YOUR GOAL:
Copy each of the items below word for word, leaving the pictures out of your answer.

EXTRACTED RECORDS:
• • • • • • •

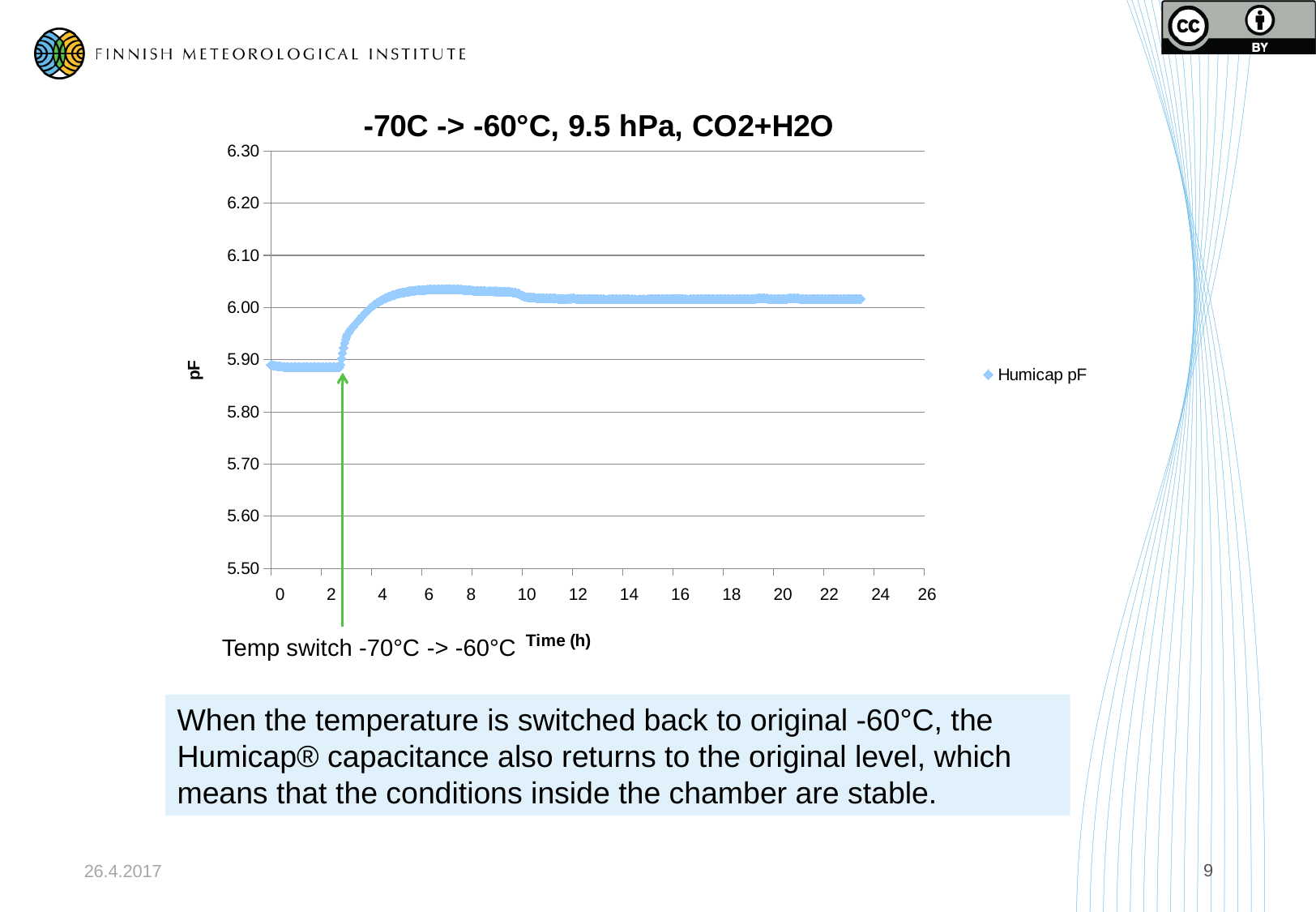
What is the name of the series shown in the chart legend? Humicap pF What kind of chart is shown on the slide? scatter chart Is the Humicap pF value at time 1 h greater or less than 5.80? greater What is the title of the chart? -70C -> -60°C, 9.5 hPa, CO2+H2O Which is larger, the Humicap pF value at time 1 h or at time 6 h? time 6 h How many series does the chart legend list? 1 Is the Humicap pF value at time 1 h greater or less than 6.00? less What is the highest value shown on the pF axis? 6.30 Is the Humicap pF value at time 6 h greater or less than 6.00? greater Does the Humicap pF value rise or fall between time 2 h and time 6 h? rise Which is larger, the Humicap pF value at time 6 h or at time 20 h? time 6 h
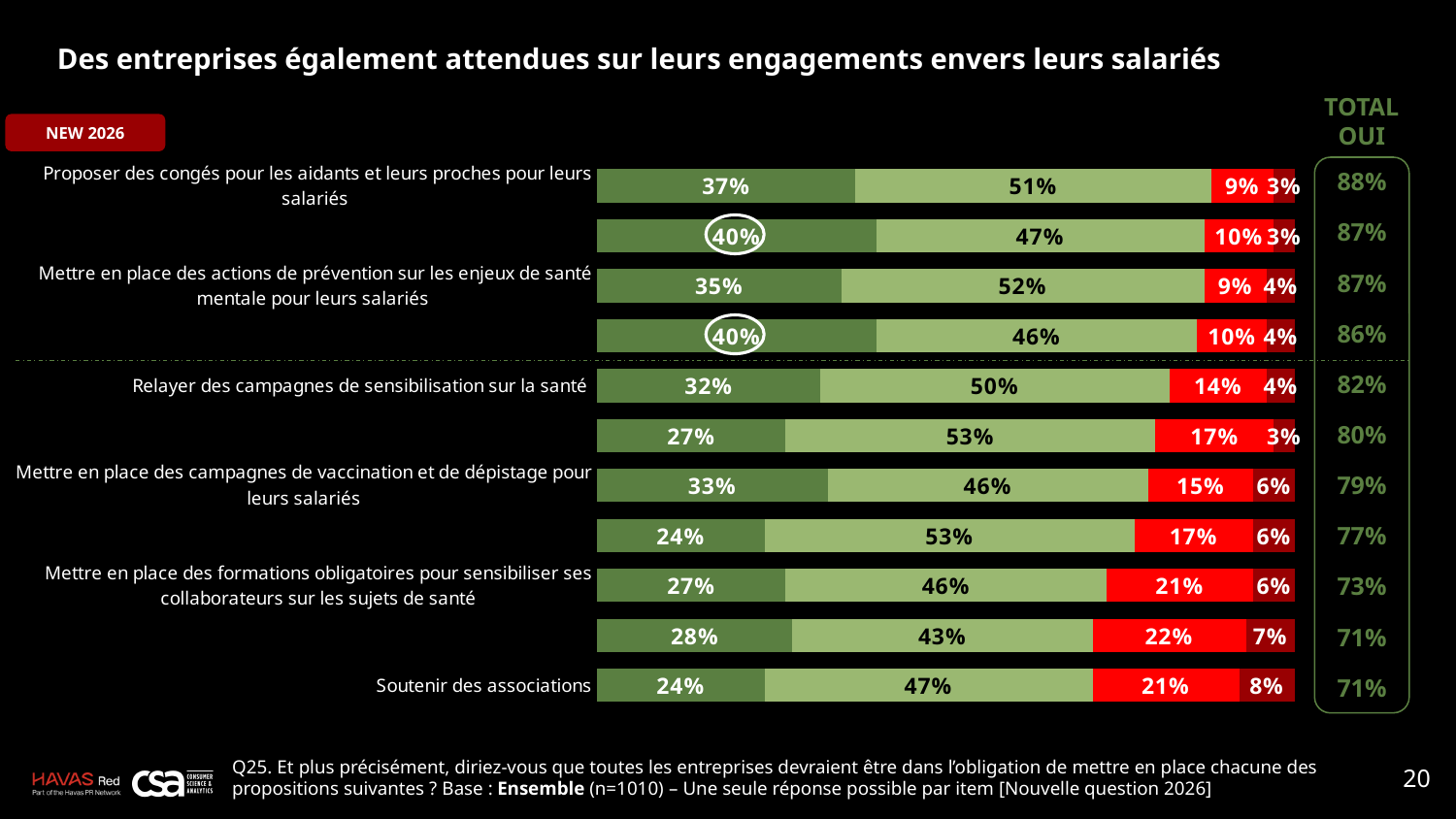
What is the TOTAL OUI value for "Relayer des campagnes de sensibilisation sur la santé"? 82% What is the title of the slide? Des entreprises également attendues sur leurs engagements envers leurs salariés How many bars are plotted in the chart? 11 What is the difference between the dark green (first) segment for "Proposer des congés pour les aidants et leurs proches pour leurs salariés" (37%) and for "Soutenir des associations" (24%)? 13 percentage points What kind of chart is shown on the slide? Stacked bar chart What is the value of the light green (second) segment for "Soutenir des associations"? 47% What is the value of the dark red (last) segment for "Soutenir des associations"? 8% What is the value of the red (third) segment for "Mettre en place des campagnes de vaccination et de dépistage pour leurs salariés"? 15% Which item has the highest TOTAL OUI value? Proposer des congés pour les aidants et leurs proches pour leurs salariés What is the TOTAL OUI value for "Soutenir des associations"? 71% Which has the larger light green (second) segment: "Mettre en place des actions de prévention sur les enjeux de santé mentale pour leurs salariés" or "Soutenir des associations"? Mettre en place des actions de prévention sur les enjeux de santé mentale pour leurs salariés What is the value of the dark green (first) segment for "Proposer des congés pour les aidants et leurs proches pour leurs salariés"? 37%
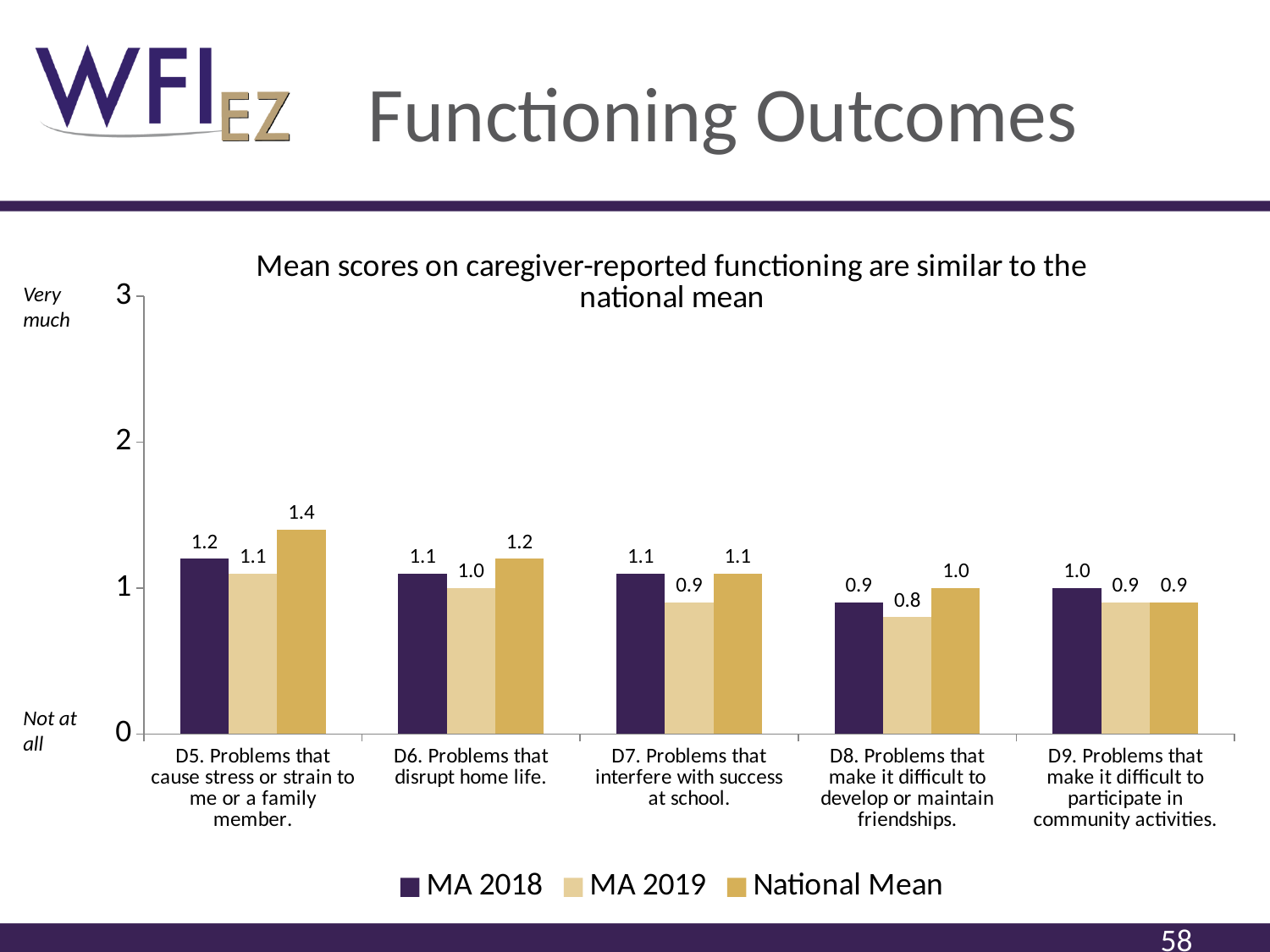
Which category has the highest National Mean value? D5. Problems that cause stress or strain to me or a family member. What is the difference between the National Mean and MA 2019 values for D5. Problems that cause stress or strain to me or a family member? 0.3 What is the MA 2019 value for D8. Problems that make it difficult to develop or maintain friendships? 0.8 How many categories are shown on the x axis? 5 What is the title of the chart? Mean scores on caregiver-reported functioning are similar to the national mean How many series does the legend list? 3 What label appears at the top of the y axis next to the value 3? Very much For D7. Problems that interfere with success at school, which is larger: the MA 2018 value or the MA 2019 value? MA 2018 Which category has the lowest MA 2019 value? D8. Problems that make it difficult to develop or maintain friendships. What kind of chart is shown on the slide? Bar chart What is the MA 2018 value for D5. Problems that cause stress or strain to me or a family member? 1.2 What is the National Mean value for D6. Problems that disrupt home life? 1.2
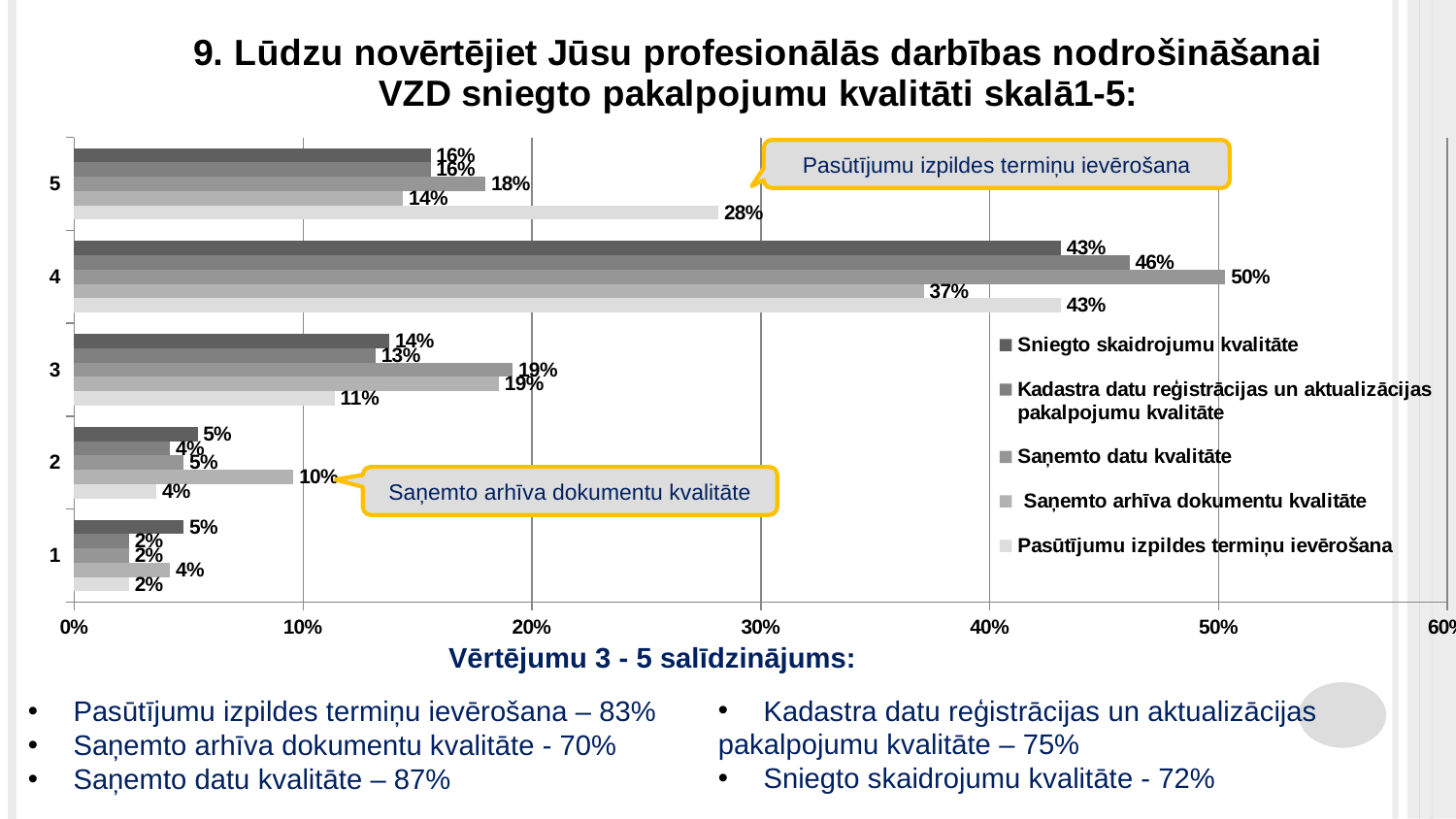
Which series has the highest value at rating 4? Saņemto datu kvalitāte At rating 4, what is the difference between Saņemto datu kvalitāte and Saņemto arhīva dokumentu kvalitāte? 13 percentage points Which series has the lowest value at rating 4? Saņemto arhīva dokumentu kvalitāte How many rating categories are shown on the vertical axis? 5 At rating 5, which is larger: Pasūtījumu izpildes termiņu ievērošana or Saņemto datu kvalitāte? Pasūtījumu izpildes termiņu ievērošana What kind of chart is shown on the slide? bar chart What is the value for Saņemto arhīva dokumentu kvalitāte at rating 2? 10% What is the value for Pasūtījumu izpildes termiņu ievērošana at rating 5? 28% How many series does the legend list? 5 What is the value for Sniegto skaidrojumu kvalitāte at rating 1? 5% What is the value for Saņemto datu kvalitāte at rating 4? 50% Which rating category has the highest values across all series? 4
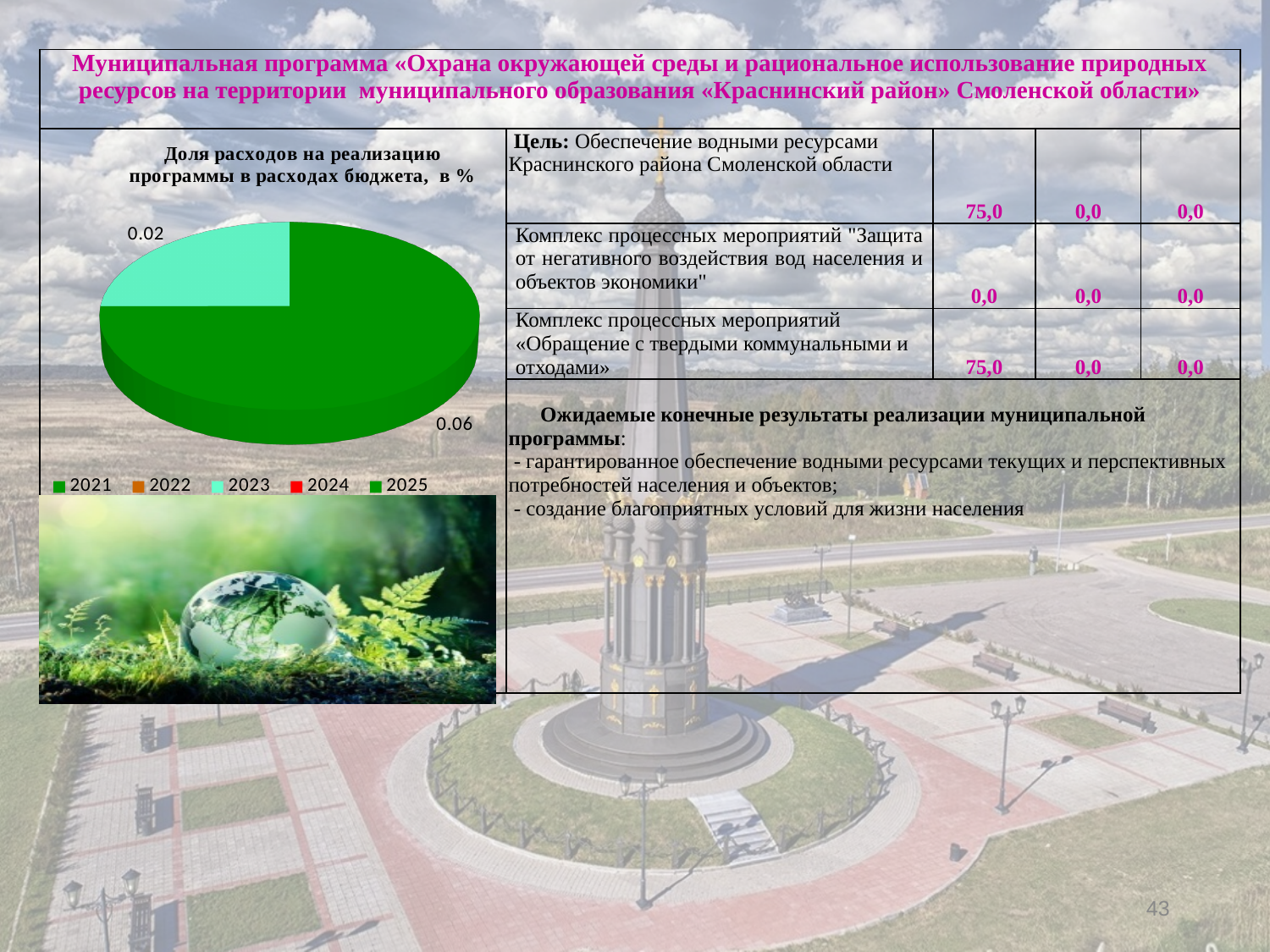
What kind of chart is shown on the slide? Pie chart How many slices in the pie chart have a data label? 2 Which is larger in the pie chart: the green slice or the light cyan (2023) slice? The green slice What is the value of the smallest labelled slice of the pie chart? 0.02 What is the difference between the two labelled slice values in the pie chart (0.06 and 0.02)? 0.04 What value is shown for the 2023 slice (light cyan) of the pie chart? 0.02 What is the total of the two labelled slice values in the pie chart? 0.08 What is the value of the largest slice of the pie chart? 0.06 How many entries does the legend of the pie chart list? 5 What is the title of the pie chart? Доля расходов на реализацию программы в расходах бюджета, в % What share of the labelled pie total does the 2023 slice (0.02) represent? 25% Which years are listed in the legend of the pie chart? 2021, 2022, 2023, 2024, 2025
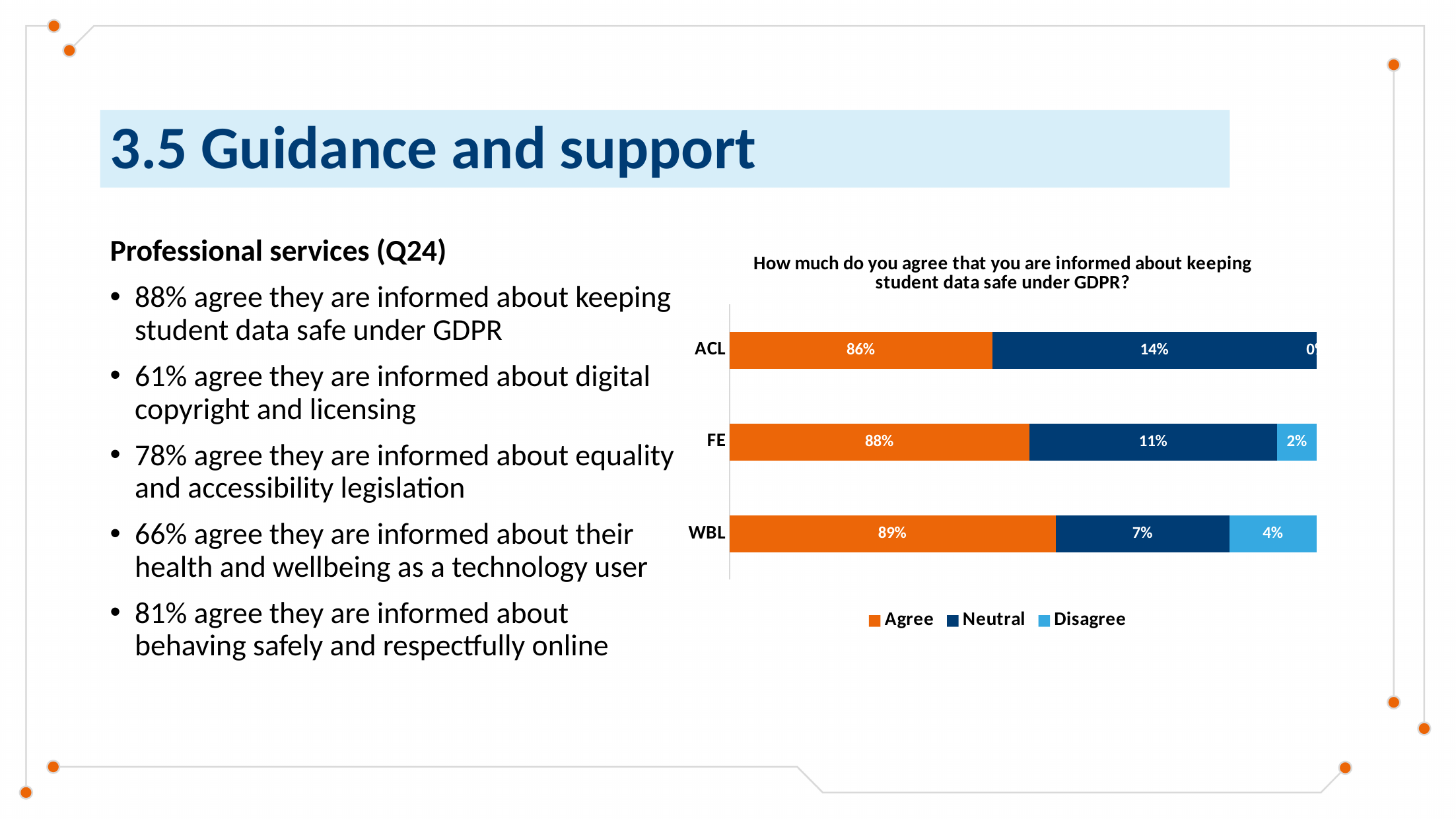
Which category has the lowest Neutral percentage? WBL How many series does the chart legend list? 3 Which category has the highest Agree percentage? WBL What is the Neutral value for FE in the chart? 11% What is the Disagree value for WBL in the chart? 4% What percentage of ACL respondents agree that they are informed about keeping student data safe under GDPR? 86% How many categories are shown on the chart's vertical axis? 3 Which is larger, the Agree value for FE or the Agree value for ACL? FE What type of chart is shown on the slide? Stacked bar chart What is the Agree value for WBL? 89% Which series is shown in orange in the chart? Agree What is the difference between the Neutral values for ACL and WBL? 7%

• • • • • • •

REPLY:
What is the name of the series shown in the chart legend? Humicap pF What kind of chart is shown on the slide? scatter chart Is the Humicap pF value at time 1 h greater or less than 5.80? greater What is the title of the chart? -70C -> -60°C, 9.5 hPa, CO2+H2O Which is larger, the Humicap pF value at time 1 h or at time 6 h? time 6 h How many series does the chart legend list? 1 Is the Humicap pF value at time 1 h greater or less than 6.00? less What is the highest value shown on the pF axis? 6.30 Is the Humicap pF value at time 6 h greater or less than 6.00? greater Does the Humicap pF value rise or fall between time 2 h and time 6 h? rise Which is larger, the Humicap pF value at time 6 h or at time 20 h? time 6 h
What is the TOTAL OUI value for "Relayer des campagnes de sensibilisation sur la santé"? 82% What is the title of the slide? Des entreprises également attendues sur leurs engagements envers leurs salariés How many bars are plotted in the chart? 11 What is the difference between the dark green (first) segment for "Proposer des congés pour les aidants et leurs proches pour leurs salariés" (37%) and for "Soutenir des associations" (24%)? 13 percentage points What kind of chart is shown on the slide? Stacked bar chart What is the value of the light green (second) segment for "Soutenir des associations"? 47% What is the value of the dark red (last) segment for "Soutenir des associations"? 8% What is the value of the red (third) segment for "Mettre en place des campagnes de vaccination et de dépistage pour leurs salariés"? 15% Which item has the highest TOTAL OUI value? Proposer des congés pour les aidants et leurs proches pour leurs salariés What is the TOTAL OUI value for "Soutenir des associations"? 71% Which has the larger light green (second) segment: "Mettre en place des actions de prévention sur les enjeux de santé mentale pour leurs salariés" or "Soutenir des associations"? Mettre en place des actions de prévention sur les enjeux de santé mentale pour leurs salariés What is the value of the dark green (first) segment for "Proposer des congés pour les aidants et leurs proches pour leurs salariés"? 37%
Which category has the highest National Mean value? D5. Problems that cause stress or strain to me or a family member. What is the difference between the National Mean and MA 2019 values for D5. Problems that cause stress or strain to me or a family member? 0.3 What is the MA 2019 value for D8. Problems that make it difficult to develop or maintain friendships? 0.8 How many categories are shown on the x axis? 5 What is the title of the chart? Mean scores on caregiver-reported functioning are similar to the national mean How many series does the legend list? 3 What label appears at the top of the y axis next to the value 3? Very much For D7. Problems that interfere with success at school, which is larger: the MA 2018 value or the MA 2019 value? MA 2018 Which category has the lowest MA 2019 value? D8. Problems that make it difficult to develop or maintain friendships. What kind of chart is shown on the slide? Bar chart What is the MA 2018 value for D5. Problems that cause stress or strain to me or a family member? 1.2 What is the National Mean value for D6. Problems that disrupt home life? 1.2
Which series has the highest value at rating 4? Saņemto datu kvalitāte At rating 4, what is the difference between Saņemto datu kvalitāte and Saņemto arhīva dokumentu kvalitāte? 13 percentage points Which series has the lowest value at rating 4? Saņemto arhīva dokumentu kvalitāte How many rating categories are shown on the vertical axis? 5 At rating 5, which is larger: Pasūtījumu izpildes termiņu ievērošana or Saņemto datu kvalitāte? Pasūtījumu izpildes termiņu ievērošana What kind of chart is shown on the slide? bar chart What is the value for Saņemto arhīva dokumentu kvalitāte at rating 2? 10% What is the value for Pasūtījumu izpildes termiņu ievērošana at rating 5? 28% How many series does the legend list? 5 What is the value for Sniegto skaidrojumu kvalitāte at rating 1? 5% What is the value for Saņemto datu kvalitāte at rating 4? 50% Which rating category has the highest values across all series? 4
What kind of chart is shown on the slide? Pie chart How many slices in the pie chart have a data label? 2 Which is larger in the pie chart: the green slice or the light cyan (2023) slice? The green slice What is the value of the smallest labelled slice of the pie chart? 0.02 What is the difference between the two labelled slice values in the pie chart (0.06 and 0.02)? 0.04 What value is shown for the 2023 slice (light cyan) of the pie chart? 0.02 What is the total of the two labelled slice values in the pie chart? 0.08 What is the value of the largest slice of the pie chart? 0.06 How many entries does the legend of the pie chart list? 5 What is the title of the pie chart? Доля расходов на реализацию программы в расходах бюджета, в % What share of the labelled pie total does the 2023 slice (0.02) represent? 25% Which years are listed in the legend of the pie chart? 2021, 2022, 2023, 2024, 2025
Which category has the lowest Neutral percentage? WBL How many series does the chart legend list? 3 Which category has the highest Agree percentage? WBL What is the Neutral value for FE in the chart? 11% What is the Disagree value for WBL in the chart? 4% What percentage of ACL respondents agree that they are informed about keeping student data safe under GDPR? 86% How many categories are shown on the chart's vertical axis? 3 Which is larger, the Agree value for FE or the Agree value for ACL? FE What type of chart is shown on the slide? Stacked bar chart What is the Agree value for WBL? 89% Which series is shown in orange in the chart? Agree What is the difference between the Neutral values for ACL and WBL? 7%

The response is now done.